Now for c c the output is 8 8.

But for (c1 2) (c1 2) the output is 8 6. Why is that so?

I think I need an insight to how function calls are actually evaluated.

According to me, the evaluation should be as, (in the second case) for the first call, a local environment for function c1 is created where the value of d is 10 and then the procedure evaluation takes place normally. Then as soon as this call ends the whole environment is destroyed and for the second call the same whole process (as above) occurs. So the second output value should also be 8. But it is 6, why is that so?

Answer 1

A let can be rewritten as an immediate application of a lambda abstraction

(mylet ([var rhs] ...) body ...) => ((lambda (var ...) body ...) rhs ...)

De-sugaring c's let yields

(define c ((lambda (d) (set! d (- d 2)) d) 10))

Which is just an application of 10 onto a function (which we call f)

(define f (lambda (d) (set! d (- d 2)) d))
(define c 
  (f 10))
c
c

As for c1, we have nested lambdas

(define f1 (lambda (d) (lambda (p) (set! d (- d p)) d)))
((f1 10) 2)
((f1 10) 2)

8 and 8. (Which is what you expected).

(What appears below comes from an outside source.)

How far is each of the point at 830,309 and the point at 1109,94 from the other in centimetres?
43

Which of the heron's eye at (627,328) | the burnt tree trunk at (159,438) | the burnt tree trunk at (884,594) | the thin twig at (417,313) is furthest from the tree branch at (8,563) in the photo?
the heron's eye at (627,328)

But really, what's happening is

(define c1
  (f1 10))
(c1 2)
(c1 2)

returns 8 and 6

The d gets memoized (here is an example of fibonacci using the same wrapping of a memoize procedure and set!).

Moreover, for set!, you can't have naive substitution. The racket's evaluation model explains how "a new location is created for each variable on each application":

Since the value associated with argument variable x can be changed, the value cannot be substituted for x when the procedure is first applied.

tl;dr evaluation of c1 yields a lambda that closes over pending substitution (environment). Which is then mutated by set! on each call.

Answer 2

Are you thinking this:

(define c1
  (let ((d 10))
    (lambda (p)
      (set! d (- d p))
      d)))

It is exactly the same as:

(define c1
  (lambda (p)
    (let ((d 10))
      (set! d (- d p))
      d)))

It is not. In the first the variable d is created before the lambda and thus it is the same free variable for each and every invocation of c1. Thus changing d alters next call.

The second one creates d at invocation and it gets destroyed when the call is finished.

In the first Scheme evaluates the let form. It creates d and then evaluates the lambda so d becomes a free variable in its closure that is returned. The define syntax then creates a global variable c1 with that resulting closure value. The let is out of scope, but d doesn't get garbage collected since it is still referenced by one value, the closure.